Michael Hardt : Pendant les mois précédant la guerre en Irak, le grand conflit idéologique entre les forces politiques dominantes a posé une alternative tranchée quant à la forme de la gestion mondiale : « unilatéralisme » ou « multilatéralisme », c’est-à-dire domination américaine de la politique mondiale ou contrôle partagé parmi un ensemble de pays à travers la médiation des Nations unies. Au moment de la conquête de Bagdad, les USA ont dit haut et fort que leur position unilatérale était la bonne. Ils ont le pouvoir militaire pour agir indépendamment, et seule leur résolution politique permet de faire face à l’irruption ponctuelle, et inéluctable, du désordre mondial. Mais alors que l’occupation américaine de l’Irak s’enlise, alors que les soldats américains tombent l’un après l’autre sous les attaques de la guérilla, pendant que l’Irak et l’Afghanistan « libérés » s’avèrent toujours davantage chaotiques et ingouvernables, la victoire à la Pyrrhus en Irak semble donner de plus en plus fortement raison à la position multilatérale. L’Amérique ne peut pas faire cavalier seul. Elle a la force de frappe militaire permettant de vaincre une armée, mais elle ne peut pas fournir les troupes nécessaires à une police d’occupation sur le long terme ; sur le plan politique et culturel, elle n’a pas le savoir-faire qu’il faut pour créer et imposer un gouvernement stable ; et en termes économiques, elle n’a pas l’argent nécessaire – surtout en l’absence du pétrole irakien – pour financer cette coûteuse entreprise. Les événements semblent indiquer qu’une coalition multilatérale de puissances aurait eu plus de facilité à dominer et à transformer l’Afghanistan et l’Irak, tout en préservant l’ordre et la sécurité à un niveau global.
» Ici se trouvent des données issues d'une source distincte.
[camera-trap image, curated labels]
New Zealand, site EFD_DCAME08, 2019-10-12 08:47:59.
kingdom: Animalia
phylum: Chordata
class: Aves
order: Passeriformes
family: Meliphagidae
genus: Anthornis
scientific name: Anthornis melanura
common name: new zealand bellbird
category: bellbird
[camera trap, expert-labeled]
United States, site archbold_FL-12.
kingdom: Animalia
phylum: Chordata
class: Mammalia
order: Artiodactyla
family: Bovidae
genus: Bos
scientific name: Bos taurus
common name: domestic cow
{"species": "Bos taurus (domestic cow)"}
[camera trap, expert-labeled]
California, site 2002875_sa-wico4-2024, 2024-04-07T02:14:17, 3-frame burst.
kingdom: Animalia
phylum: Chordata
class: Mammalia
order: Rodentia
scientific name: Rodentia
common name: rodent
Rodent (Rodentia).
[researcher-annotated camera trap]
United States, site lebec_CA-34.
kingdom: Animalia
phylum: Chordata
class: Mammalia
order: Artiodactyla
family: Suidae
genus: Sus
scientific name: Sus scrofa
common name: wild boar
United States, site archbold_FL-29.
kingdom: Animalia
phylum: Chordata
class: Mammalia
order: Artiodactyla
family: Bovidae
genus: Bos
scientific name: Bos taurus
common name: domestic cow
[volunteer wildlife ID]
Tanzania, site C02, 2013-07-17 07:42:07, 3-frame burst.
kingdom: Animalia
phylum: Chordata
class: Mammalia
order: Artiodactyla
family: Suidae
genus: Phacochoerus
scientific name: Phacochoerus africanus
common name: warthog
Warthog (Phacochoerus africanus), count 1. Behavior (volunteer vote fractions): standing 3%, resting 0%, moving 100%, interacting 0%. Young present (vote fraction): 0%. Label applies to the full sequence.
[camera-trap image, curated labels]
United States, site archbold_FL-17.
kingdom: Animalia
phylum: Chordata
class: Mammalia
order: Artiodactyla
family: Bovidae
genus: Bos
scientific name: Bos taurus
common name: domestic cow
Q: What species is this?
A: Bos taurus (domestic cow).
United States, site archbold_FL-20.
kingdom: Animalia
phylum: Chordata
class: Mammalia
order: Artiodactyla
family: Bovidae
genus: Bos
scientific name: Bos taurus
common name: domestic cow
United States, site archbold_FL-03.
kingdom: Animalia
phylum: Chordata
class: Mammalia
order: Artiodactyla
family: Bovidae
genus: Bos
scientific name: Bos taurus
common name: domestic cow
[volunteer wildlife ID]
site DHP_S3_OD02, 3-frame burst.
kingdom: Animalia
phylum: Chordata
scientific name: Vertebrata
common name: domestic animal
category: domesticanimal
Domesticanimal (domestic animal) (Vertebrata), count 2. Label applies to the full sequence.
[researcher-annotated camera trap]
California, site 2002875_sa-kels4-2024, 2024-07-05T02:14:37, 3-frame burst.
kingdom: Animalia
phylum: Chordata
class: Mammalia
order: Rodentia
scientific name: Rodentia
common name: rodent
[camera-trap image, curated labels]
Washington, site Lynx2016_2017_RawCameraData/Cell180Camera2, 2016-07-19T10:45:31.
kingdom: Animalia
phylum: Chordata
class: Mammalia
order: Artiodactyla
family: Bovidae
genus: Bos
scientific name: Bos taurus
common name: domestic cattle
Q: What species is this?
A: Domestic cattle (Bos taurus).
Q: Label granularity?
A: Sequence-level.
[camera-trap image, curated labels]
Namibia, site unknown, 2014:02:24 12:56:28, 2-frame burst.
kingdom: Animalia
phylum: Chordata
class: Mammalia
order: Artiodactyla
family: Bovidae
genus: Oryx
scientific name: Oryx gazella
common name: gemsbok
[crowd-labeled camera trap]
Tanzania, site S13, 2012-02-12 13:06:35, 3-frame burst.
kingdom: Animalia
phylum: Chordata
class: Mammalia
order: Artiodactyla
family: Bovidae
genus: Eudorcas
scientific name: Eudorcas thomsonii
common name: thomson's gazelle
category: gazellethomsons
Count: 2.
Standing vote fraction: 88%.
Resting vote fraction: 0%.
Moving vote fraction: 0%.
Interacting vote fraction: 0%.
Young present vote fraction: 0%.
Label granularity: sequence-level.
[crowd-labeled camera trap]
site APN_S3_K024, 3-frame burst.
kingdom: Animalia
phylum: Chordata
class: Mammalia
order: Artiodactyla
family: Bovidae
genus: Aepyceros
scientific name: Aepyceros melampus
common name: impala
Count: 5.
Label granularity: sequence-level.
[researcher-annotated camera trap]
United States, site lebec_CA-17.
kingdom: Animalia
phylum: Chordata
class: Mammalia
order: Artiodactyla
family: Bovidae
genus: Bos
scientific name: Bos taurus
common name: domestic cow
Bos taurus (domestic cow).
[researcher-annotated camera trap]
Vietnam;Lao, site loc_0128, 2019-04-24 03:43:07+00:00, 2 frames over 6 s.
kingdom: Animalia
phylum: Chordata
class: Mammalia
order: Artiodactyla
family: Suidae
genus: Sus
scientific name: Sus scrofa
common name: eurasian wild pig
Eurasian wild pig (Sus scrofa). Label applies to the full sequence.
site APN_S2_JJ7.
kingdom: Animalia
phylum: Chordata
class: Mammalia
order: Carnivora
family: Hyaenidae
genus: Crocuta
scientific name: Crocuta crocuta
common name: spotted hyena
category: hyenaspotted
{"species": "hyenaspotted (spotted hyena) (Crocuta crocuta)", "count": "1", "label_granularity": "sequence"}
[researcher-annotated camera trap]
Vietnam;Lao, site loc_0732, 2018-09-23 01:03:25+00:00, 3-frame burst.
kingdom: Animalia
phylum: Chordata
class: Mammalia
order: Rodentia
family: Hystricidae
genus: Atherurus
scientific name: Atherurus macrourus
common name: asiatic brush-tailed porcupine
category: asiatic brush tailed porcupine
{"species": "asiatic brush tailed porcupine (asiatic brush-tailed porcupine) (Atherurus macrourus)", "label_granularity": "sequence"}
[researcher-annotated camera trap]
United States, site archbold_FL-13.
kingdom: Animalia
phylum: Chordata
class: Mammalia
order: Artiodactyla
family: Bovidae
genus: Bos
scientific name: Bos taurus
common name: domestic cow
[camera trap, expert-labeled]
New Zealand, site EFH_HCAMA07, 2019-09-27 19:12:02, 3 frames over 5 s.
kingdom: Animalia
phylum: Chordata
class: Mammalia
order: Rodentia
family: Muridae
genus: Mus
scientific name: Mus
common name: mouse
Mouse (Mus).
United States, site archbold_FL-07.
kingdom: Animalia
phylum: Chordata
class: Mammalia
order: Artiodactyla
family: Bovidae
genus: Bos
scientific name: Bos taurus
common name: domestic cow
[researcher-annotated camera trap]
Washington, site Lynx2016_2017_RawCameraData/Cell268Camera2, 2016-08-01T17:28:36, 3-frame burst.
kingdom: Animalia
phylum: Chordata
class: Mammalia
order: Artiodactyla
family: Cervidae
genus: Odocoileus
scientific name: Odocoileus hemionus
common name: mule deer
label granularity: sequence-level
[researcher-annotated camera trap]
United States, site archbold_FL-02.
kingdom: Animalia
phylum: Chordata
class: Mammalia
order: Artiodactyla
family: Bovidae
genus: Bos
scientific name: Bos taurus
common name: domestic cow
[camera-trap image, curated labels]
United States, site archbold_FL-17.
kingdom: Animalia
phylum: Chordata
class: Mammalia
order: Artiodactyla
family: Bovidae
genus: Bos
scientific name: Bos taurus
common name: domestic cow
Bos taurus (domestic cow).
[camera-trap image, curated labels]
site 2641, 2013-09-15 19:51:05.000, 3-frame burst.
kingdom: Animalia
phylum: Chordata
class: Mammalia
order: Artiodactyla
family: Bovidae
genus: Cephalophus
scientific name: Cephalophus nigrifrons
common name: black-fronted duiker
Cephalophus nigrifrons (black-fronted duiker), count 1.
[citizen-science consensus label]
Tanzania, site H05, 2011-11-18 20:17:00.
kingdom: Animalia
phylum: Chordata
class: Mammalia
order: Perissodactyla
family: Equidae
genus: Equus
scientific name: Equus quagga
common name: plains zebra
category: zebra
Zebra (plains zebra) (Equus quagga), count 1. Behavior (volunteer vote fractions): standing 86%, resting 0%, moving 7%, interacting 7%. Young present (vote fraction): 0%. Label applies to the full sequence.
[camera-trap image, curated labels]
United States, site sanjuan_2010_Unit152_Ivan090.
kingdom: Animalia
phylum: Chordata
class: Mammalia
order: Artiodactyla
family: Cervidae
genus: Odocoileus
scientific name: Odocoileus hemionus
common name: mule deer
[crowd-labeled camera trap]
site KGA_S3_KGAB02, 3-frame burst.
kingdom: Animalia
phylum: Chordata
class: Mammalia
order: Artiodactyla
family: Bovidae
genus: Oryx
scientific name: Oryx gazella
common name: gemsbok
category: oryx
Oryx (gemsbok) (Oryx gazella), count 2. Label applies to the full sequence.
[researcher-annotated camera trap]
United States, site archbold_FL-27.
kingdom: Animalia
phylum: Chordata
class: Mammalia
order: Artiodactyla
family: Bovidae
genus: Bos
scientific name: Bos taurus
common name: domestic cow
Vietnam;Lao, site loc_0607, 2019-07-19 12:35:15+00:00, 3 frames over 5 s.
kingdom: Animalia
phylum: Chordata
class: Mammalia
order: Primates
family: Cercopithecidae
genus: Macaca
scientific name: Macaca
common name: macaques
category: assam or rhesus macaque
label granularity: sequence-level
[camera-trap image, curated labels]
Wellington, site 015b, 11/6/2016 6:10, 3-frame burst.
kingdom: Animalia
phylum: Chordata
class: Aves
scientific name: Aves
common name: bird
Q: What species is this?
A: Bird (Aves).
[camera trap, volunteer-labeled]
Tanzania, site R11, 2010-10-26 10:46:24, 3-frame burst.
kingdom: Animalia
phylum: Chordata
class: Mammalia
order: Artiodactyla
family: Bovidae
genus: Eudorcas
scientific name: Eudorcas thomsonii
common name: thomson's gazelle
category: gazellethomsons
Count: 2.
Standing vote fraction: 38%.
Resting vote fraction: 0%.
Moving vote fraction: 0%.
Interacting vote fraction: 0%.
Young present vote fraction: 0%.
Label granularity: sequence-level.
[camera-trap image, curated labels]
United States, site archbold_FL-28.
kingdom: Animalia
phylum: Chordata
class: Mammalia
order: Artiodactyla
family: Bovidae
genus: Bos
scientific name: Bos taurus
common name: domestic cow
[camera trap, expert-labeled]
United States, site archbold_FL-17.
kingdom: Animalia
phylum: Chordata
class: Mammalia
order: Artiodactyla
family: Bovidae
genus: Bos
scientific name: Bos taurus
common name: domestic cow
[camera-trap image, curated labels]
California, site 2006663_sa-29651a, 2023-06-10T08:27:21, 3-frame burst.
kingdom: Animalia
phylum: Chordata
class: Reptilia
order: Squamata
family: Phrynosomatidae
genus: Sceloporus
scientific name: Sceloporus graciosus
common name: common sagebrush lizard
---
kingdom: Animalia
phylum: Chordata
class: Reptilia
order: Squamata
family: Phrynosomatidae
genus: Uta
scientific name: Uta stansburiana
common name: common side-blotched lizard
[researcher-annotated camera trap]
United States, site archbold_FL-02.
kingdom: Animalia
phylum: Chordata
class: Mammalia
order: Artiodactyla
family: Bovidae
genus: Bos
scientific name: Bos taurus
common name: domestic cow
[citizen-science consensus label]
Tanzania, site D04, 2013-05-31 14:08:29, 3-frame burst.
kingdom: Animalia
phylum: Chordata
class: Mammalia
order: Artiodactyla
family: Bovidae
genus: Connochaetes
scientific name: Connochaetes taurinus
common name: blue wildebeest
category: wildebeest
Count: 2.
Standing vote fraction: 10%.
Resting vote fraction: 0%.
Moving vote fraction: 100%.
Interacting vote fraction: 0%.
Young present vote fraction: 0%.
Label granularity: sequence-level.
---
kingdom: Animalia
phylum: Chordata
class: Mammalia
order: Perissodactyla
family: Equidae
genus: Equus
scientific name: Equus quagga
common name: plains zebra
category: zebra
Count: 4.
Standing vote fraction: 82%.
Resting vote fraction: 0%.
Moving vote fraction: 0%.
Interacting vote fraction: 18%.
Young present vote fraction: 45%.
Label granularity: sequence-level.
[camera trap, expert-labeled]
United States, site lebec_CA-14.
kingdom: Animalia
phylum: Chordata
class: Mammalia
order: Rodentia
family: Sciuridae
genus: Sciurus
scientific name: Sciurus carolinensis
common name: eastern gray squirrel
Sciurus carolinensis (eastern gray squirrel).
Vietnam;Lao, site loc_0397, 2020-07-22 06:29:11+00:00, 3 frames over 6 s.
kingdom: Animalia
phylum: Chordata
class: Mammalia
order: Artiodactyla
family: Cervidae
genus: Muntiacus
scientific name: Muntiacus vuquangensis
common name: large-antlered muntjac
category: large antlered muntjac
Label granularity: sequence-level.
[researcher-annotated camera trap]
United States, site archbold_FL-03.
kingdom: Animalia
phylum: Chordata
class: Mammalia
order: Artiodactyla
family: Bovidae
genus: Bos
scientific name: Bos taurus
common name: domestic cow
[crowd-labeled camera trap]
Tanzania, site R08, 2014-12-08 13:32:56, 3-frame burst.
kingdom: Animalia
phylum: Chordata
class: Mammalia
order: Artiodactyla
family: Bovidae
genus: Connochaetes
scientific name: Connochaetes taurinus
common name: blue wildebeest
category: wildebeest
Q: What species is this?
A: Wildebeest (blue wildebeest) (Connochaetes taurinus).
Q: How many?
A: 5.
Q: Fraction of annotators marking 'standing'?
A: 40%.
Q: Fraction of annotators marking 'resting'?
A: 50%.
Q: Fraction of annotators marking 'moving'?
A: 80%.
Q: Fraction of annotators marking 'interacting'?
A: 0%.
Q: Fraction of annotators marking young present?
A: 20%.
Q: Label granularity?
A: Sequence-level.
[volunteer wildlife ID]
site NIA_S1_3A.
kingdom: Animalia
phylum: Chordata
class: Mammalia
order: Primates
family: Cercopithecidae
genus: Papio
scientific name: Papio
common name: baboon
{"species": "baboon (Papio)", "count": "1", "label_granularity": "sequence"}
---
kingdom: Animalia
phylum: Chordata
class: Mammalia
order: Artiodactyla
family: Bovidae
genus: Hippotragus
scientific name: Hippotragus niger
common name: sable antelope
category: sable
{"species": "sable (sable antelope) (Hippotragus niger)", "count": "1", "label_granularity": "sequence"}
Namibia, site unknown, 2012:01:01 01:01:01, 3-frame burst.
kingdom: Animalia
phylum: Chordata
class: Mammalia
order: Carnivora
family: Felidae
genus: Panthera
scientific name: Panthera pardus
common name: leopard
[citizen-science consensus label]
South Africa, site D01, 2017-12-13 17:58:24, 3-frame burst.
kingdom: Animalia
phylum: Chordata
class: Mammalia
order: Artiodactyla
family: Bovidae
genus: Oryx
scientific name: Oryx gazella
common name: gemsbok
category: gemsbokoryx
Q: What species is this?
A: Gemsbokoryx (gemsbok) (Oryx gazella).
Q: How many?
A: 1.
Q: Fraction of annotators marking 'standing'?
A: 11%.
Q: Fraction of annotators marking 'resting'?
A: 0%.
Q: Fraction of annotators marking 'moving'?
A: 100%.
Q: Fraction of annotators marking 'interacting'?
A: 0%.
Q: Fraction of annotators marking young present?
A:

Il me semble important en effet de constater que le gouvernement unilatéral du monde, du moins tel que les dirigeants actuels à Washington le conçoivent, est impossible à maintenir. Cela ne veut pas dire que les États-Unis ne pourront pas continuer de poursuivre de telles aventures (assurément tragiques pour tous ceux qui seront impliqués), mais plutôt qu’elles ne seront que des phénomènes transitoires, qui ne réussiront pas à créer un ordre mondial. Néanmoins, l’échec de l’unilatéralisme ne valide pas à mes yeux la thèse du multilatéralisme, du moins dans la forme ouverte et pluraliste où l’on se plaît souvent à l’imaginer. La forme actuelle d’ordre mondial ne sera pas maintenue par un concert démocratique d’États-nations, s’orchestrant à l’intérieur du forum des Nations unies, par exemple, ni par une stratégie ne reconnaissant pas les hiérarchies réelles dans la structure du pouvoir mondial existant. Bien sûr, ce n’est pas ce que l’on entend par multilatéralisme dans les discours actuels. Le multilatéralisme, c’est le partage de la décision et des profits par un petit nombre d’États-nations. Une stratégie multilatérale en Irak, par exemple, ne donnerait pas tous les contrats pétroliers à une société américaine, mais les partagerait sans doute avec une société française. En fait le drame de l’unilatéralisme et du multilatéralisme ressemble aux vieilles scènes où le roi ne peut pas conduire ses guerres tout seul, et doit aller chercher de l’aide financière et militaire auprès de l’aristocratie ou des condottieri. Voilà le genre de multilatéralisme que l’on nous joue aujourd’hui. Ce n’est, autrement dit, qu’une lutte entre deux stratégies de contrôle mondial, deux modèles différents de guerre globale.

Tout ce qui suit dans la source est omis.